Both then and now, after traveling through the lower 44 miles of the Klamath River, many of these fish turned south at the confluence of the Trinity River and continue their journey to the middle and upper Trinity River. Adult salmon and steelhead spawned in the clean gravels of the mainstem Trinity and several of its tributaries. Millions of young salmonids would then emerge from the gravel between January and June and rear in the diversity of habitats found in the river. The young of some species would begin their downstream migration to the Pacific Ocean within a few months of emerging from the gravel where they were spawned. Others remained in the river for a year or more before beginning their downstream migration.
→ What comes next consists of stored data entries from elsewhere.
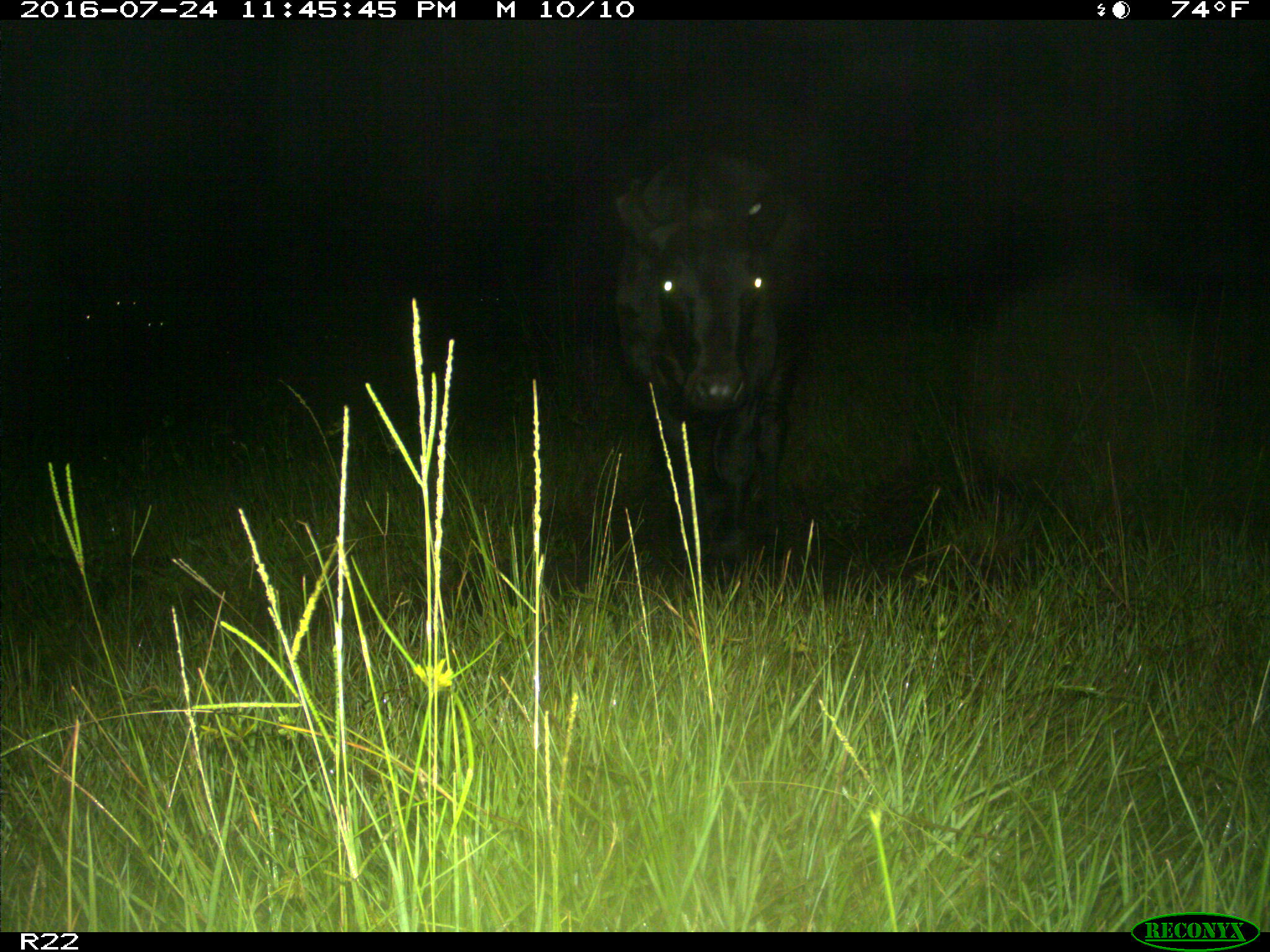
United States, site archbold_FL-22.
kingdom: Animalia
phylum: Chordata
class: Mammalia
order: Artiodactyla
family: Bovidae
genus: Bos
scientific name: Bos taurus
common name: domestic cow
Since construction of the dams, hatchery operations have substituted for these phases of the life cycle. All of these fish grew as they moved downstream through the Trinity, lower Klamath Rivers and Klamath estuary, undergoing physiological changes in preparation for life in the ocean. Suitable habitat and water quality were critical for the young salmon and steelhead during every stage of their outmigration in order for them to grow and become physically able to tolerate the transition to ocean life. After several years in the ocean, the fish returned to the Klamath River as adults and began the upstream migration to the Trinity River to spawn in their natal streams.
These impressive fish stocks defined the life and culture of the Hoopa Valley and Yurok Indian Tribes, and restoration of these resources is part of the federal trust obligation to ensure meaningful tribal fishing rights. The abundance of the region’s fishery resources also helped support the economy and way of life for the people of the region as a whole, and remains an important concern to commercial and sport fishing interests, as well as the growing recreation and tourism industry.